> _WRITTEN TASK_: Can you print, unchanged, every line from the one with "In this context, is" through the final line?

> _RECORDS SHOWN_:
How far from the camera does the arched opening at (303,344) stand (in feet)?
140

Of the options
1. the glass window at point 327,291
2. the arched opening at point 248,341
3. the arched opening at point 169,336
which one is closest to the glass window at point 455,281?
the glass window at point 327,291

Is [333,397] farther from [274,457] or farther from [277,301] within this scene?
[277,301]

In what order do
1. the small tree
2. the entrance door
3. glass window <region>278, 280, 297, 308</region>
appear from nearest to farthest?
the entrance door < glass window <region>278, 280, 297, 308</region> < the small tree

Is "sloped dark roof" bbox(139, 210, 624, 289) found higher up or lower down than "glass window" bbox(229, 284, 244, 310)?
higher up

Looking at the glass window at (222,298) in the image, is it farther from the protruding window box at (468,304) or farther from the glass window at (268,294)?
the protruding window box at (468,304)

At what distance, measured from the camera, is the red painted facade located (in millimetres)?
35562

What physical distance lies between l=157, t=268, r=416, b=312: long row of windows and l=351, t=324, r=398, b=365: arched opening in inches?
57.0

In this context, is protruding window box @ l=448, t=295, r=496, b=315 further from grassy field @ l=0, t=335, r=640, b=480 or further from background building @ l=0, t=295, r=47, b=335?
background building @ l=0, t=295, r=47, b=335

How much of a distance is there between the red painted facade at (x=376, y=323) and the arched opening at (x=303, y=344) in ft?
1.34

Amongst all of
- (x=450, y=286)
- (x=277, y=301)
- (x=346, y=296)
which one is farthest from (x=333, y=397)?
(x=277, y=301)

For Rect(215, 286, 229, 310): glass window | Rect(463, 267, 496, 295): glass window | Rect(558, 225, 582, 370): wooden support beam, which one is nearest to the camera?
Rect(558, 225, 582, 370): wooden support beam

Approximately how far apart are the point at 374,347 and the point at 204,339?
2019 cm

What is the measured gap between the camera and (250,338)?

> _EXERCISE ANSWER_:
In this context, is protruding window box @ l=448, t=295, r=496, b=315 further from grassy field @ l=0, t=335, r=640, b=480 or further from background building @ l=0, t=295, r=47, b=335?
background building @ l=0, t=295, r=47, b=335

How much of a distance is there between the red painted facade at (x=376, y=323) and the arched opening at (x=303, y=344) in ft?
1.34

Amongst all of
- (x=450, y=286)
- (x=277, y=301)
- (x=346, y=296)
which one is farthest from (x=333, y=397)?
(x=277, y=301)

For Rect(215, 286, 229, 310): glass window | Rect(463, 267, 496, 295): glass window | Rect(558, 225, 582, 370): wooden support beam, which one is nearest to the camera?
Rect(558, 225, 582, 370): wooden support beam

Approximately how far apart are the point at 374,347 and the point at 204,339?
2019 cm

What is the measured gap between the camera and (250,338)?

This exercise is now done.